§ TASK DETAILS: Work out how many lines in the data below include "taurinus", then reply with that number only.

==== EXERCISE DATA

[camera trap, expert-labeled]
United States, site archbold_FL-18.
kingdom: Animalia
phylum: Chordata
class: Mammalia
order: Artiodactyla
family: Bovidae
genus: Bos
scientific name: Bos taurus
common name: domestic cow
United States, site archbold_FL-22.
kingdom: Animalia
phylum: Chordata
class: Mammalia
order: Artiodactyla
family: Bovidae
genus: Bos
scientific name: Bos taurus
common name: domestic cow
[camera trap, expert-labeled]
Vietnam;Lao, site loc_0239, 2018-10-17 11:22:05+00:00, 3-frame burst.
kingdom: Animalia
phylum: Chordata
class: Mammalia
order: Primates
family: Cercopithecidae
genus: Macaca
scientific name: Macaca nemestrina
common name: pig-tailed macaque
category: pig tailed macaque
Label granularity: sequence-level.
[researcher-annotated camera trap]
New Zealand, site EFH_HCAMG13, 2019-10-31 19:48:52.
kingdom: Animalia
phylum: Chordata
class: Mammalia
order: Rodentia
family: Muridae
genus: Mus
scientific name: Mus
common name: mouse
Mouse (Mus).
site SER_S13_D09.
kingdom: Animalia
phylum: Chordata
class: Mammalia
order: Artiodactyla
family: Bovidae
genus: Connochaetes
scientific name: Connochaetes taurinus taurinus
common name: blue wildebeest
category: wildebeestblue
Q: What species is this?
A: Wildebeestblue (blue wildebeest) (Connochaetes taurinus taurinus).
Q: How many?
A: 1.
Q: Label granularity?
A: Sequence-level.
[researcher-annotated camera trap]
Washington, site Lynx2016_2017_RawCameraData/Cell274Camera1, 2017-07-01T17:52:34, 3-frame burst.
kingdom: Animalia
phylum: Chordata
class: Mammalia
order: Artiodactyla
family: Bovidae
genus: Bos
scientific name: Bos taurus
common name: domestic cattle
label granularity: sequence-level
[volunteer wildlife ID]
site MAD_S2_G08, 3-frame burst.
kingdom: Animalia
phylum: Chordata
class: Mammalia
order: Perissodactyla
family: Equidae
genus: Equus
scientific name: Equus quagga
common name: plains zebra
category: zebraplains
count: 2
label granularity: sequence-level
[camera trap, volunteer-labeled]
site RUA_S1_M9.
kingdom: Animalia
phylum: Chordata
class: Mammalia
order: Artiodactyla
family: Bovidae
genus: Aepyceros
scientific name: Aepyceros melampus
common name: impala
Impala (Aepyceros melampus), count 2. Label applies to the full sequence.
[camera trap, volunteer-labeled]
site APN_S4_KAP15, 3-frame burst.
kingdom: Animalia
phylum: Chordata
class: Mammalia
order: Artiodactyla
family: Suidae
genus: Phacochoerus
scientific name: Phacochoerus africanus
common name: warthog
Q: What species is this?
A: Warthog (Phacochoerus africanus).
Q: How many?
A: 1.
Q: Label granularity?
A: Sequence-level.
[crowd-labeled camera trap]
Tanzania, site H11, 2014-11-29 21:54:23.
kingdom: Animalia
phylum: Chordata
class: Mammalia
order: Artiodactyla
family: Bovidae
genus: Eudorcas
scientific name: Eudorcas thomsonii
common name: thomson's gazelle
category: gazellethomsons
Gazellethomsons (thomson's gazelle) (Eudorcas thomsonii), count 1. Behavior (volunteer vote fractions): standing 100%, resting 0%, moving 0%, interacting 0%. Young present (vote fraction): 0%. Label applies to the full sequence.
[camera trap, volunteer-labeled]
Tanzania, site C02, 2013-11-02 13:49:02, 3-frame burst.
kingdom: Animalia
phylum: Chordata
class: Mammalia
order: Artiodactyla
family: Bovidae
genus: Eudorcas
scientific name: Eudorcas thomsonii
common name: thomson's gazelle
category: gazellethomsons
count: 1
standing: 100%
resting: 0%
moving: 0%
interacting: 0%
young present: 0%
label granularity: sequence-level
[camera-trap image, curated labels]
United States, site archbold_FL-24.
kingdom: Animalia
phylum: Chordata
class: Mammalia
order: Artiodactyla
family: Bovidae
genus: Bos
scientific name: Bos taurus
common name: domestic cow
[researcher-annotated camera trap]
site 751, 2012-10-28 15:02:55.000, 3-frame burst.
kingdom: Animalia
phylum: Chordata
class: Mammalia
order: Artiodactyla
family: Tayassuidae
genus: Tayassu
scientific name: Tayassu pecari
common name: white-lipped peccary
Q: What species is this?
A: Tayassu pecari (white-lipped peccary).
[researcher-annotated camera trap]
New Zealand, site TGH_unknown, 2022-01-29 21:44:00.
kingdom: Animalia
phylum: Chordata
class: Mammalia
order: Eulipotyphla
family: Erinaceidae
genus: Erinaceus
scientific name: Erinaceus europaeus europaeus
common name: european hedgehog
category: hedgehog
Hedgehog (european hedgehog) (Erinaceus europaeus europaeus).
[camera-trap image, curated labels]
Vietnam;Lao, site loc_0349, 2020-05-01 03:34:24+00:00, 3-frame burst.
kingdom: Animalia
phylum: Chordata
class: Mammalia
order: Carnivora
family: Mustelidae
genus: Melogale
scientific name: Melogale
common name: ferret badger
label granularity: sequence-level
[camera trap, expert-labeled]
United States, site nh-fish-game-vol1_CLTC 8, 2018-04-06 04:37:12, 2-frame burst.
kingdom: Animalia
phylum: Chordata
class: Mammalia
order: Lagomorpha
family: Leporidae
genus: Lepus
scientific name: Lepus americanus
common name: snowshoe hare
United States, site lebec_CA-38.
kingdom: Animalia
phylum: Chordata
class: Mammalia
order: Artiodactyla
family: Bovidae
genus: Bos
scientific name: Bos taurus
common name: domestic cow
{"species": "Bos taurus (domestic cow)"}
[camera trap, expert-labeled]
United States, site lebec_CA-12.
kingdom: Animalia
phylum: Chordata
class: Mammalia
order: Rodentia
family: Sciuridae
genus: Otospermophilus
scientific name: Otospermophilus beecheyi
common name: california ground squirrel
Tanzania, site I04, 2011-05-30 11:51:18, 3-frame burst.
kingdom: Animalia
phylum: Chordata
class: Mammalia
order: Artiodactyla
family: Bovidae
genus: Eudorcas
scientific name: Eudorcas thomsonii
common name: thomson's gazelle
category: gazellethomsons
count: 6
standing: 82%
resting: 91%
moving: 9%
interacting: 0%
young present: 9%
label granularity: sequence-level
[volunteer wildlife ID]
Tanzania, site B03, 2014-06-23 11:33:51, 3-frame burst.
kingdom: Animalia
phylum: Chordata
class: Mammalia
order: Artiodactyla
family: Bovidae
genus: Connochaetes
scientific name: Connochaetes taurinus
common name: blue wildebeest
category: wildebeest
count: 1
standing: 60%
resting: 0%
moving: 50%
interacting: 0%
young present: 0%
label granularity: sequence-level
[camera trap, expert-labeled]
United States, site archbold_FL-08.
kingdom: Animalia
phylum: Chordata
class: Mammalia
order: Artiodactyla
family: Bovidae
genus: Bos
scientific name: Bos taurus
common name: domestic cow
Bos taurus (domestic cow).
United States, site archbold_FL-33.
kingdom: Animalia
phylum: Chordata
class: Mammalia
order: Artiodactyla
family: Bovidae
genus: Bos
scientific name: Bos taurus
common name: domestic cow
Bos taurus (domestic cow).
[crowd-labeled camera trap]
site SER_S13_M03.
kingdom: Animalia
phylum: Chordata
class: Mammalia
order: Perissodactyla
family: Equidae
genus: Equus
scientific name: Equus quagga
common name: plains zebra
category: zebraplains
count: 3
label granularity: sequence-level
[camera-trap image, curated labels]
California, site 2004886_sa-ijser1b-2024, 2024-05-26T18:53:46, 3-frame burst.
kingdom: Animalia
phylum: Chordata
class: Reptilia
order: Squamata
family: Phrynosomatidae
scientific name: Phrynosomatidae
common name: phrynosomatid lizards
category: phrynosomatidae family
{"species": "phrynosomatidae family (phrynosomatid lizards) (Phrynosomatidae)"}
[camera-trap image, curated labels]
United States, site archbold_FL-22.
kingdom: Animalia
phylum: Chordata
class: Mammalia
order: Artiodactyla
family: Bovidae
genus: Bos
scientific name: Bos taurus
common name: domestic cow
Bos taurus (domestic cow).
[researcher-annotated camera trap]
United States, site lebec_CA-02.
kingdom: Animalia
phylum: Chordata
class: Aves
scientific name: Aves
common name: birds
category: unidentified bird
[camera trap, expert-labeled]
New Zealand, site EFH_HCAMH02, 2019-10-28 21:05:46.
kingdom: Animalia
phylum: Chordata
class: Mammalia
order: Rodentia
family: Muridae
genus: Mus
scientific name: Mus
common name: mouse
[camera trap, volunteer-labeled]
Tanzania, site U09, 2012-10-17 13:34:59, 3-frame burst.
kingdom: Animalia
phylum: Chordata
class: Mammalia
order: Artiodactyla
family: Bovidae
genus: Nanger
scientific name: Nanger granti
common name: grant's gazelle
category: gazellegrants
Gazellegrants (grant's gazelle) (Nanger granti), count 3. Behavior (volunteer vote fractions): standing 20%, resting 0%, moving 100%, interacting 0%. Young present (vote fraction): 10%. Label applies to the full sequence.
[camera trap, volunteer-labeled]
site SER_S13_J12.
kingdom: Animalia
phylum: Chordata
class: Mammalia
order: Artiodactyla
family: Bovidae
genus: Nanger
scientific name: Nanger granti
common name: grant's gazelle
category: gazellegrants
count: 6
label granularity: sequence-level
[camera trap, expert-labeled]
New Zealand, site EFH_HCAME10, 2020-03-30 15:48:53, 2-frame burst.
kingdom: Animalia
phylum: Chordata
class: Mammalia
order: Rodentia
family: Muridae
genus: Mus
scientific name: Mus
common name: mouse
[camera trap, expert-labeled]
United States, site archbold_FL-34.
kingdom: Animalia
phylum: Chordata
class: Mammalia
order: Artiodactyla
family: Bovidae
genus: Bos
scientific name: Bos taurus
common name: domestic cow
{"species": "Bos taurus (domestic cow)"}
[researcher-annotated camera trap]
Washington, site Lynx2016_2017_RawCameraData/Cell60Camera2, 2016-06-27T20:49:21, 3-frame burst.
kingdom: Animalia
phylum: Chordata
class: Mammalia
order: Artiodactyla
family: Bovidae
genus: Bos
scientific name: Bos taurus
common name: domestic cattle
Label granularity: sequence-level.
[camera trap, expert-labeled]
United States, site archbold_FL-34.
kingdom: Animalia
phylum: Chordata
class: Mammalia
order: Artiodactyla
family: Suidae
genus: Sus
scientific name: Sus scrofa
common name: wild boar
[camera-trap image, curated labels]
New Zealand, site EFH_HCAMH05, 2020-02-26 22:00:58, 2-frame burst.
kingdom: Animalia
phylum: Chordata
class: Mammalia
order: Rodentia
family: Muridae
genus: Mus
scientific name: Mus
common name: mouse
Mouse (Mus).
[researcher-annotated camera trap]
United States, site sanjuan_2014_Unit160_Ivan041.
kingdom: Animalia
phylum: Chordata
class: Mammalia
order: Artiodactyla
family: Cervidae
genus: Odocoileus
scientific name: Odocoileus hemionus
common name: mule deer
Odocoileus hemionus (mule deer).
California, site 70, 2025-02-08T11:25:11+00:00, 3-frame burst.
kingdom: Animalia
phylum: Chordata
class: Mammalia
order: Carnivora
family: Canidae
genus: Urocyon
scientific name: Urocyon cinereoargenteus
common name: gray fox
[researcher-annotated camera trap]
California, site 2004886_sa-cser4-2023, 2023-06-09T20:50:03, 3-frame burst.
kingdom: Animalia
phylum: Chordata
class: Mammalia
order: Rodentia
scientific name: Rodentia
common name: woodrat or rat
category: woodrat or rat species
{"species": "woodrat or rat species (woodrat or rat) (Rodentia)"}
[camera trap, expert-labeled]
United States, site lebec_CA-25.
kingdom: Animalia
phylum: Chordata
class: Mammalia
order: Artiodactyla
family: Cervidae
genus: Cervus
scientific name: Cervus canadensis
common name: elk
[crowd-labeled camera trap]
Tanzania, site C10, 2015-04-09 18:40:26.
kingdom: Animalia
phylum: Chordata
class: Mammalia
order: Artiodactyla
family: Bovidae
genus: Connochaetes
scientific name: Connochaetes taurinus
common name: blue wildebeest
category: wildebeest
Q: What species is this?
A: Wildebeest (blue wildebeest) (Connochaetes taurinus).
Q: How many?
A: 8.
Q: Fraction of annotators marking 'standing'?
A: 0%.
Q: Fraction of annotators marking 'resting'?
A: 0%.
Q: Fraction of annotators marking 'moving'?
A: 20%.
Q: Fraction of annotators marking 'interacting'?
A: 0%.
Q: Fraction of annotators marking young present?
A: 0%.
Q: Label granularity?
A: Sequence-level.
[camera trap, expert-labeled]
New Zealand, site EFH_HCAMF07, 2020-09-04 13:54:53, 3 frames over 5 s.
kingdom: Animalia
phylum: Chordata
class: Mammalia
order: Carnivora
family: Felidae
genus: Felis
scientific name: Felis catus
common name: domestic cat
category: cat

========

§ EXERCISE RESPONSE: 5